> _Dataset content_:
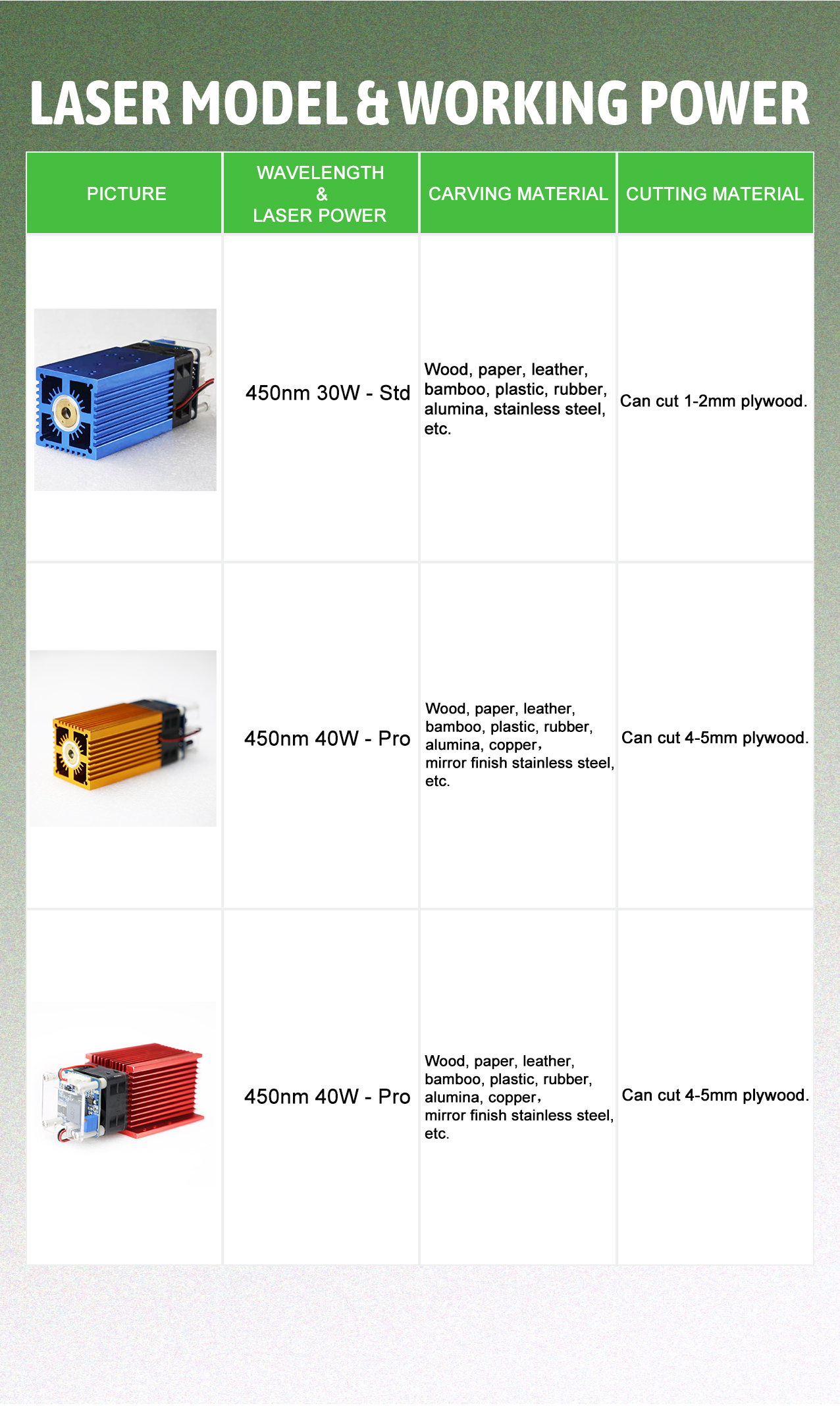 LASER MODEL & WORKING POWER

| PICTURE | WAVELENGTH & LASER POWER | CARVING MATERIAL | CUTTING MATERIAL |
|---|---|---|---|
|  | 450nm 30W - Std | Wood, paper, leather, bamboo, plastic, rubber, alumina, stainless steel, etc. | Can cut 1-2mm plywood. |
|  | 450nm 40W - Pro | Wood, paper, leather, bamboo, plastic, rubber, alumina, copper, mirror finish stainless steel, etc. | Can cut 4-5mm plywood. |
|  | 450nm 40W - Pro | Wood, paper, leather, bamboo, plastic, rubber, alumina, copper, mirror finish stainless steel, etc. | Can cut 4-5mm plywood. |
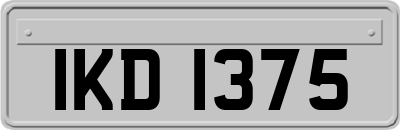 IKD 1375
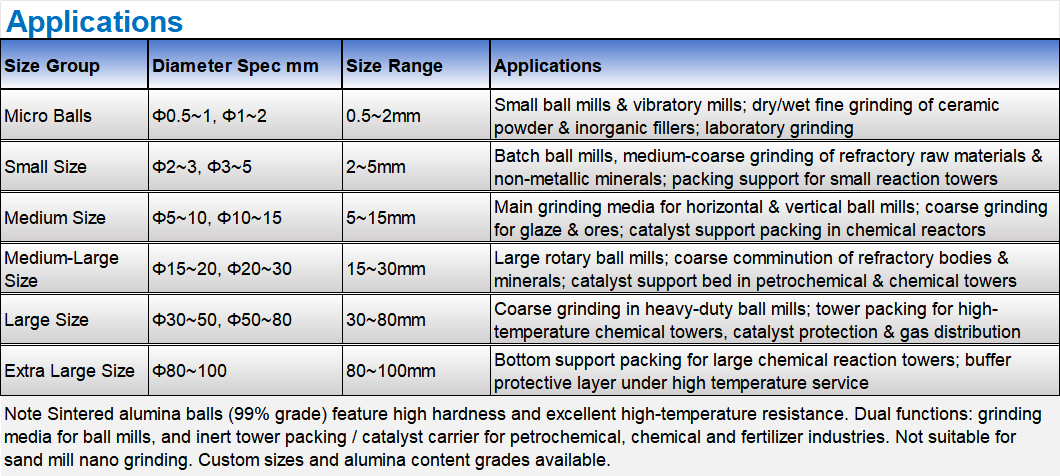 Applications

| Size Group | Diameter Spec mm | Size Range | Applications |
|---|---|---|---|
| Micro Balls | Φ0.5~1, Φ1~2 | 0.5~2mm | Small ball mills & vibratory mills; dry/wet fine grinding of ceramic powder & inorganic fillers; laboratory grinding |
| Small Size | Φ2~3, Φ3~5 | 2~5mm | Batch ball mills, medium-coarse grinding of refractory raw materials & non-metallic minerals; packing support for small reaction towers |
| Medium Size | Φ5~10, Φ10~15 | 5~15mm | Main grinding media for horizontal & vertical ball mills; coarse grinding for glaze & ores; catalyst support packing in chemical reactors |
| Medium-Large Size | Φ15~20, Φ20~30 | 15~30mm | Large rotary ball mills; coarse comminution of refractory bodies & minerals; catalyst support bed in petrochemical & chemical towers |
| Large Size | Φ30~50, Φ50~80 | 30~80mm | Coarse grinding in heavy-duty ball mills; tower packing for high-temperature chemical towers, catalyst protection & gas distribution |
| Extra Large Size | Φ80~100 | 80~100mm | Bottom support packing for large chemical reaction towers; buffer protective layer under high temperature service |

Note Sintered alumina balls (99% grade) feature high hardness and excellent high-temperature resistance. Dual functions: grinding media for ball mills, and inert tower packing / catalyst carrier for petrochemical, chemical and fertilizer industries. Not suitable for sand mill nano grinding. Custom sizes and alumina content grades available.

> _What you are asked to do_: The lines above, starting at the one with "chemical towers |" and ending at the one with "gas distribution |", are the only ones to return, exactly as written.

> _Solution to this task_:
| Medium-Large Size | Φ15~20, Φ20~30 | 15~30mm | Large rotary ball mills; coarse comminution of refractory bodies & minerals; catalyst support bed in petrochemical & chemical towers |
| Large Size | Φ30~50, Φ50~80 | 30~80mm | Coarse grinding in heavy-duty ball mills; tower packing for high-temperature chemical towers, catalyst protection & gas distribution |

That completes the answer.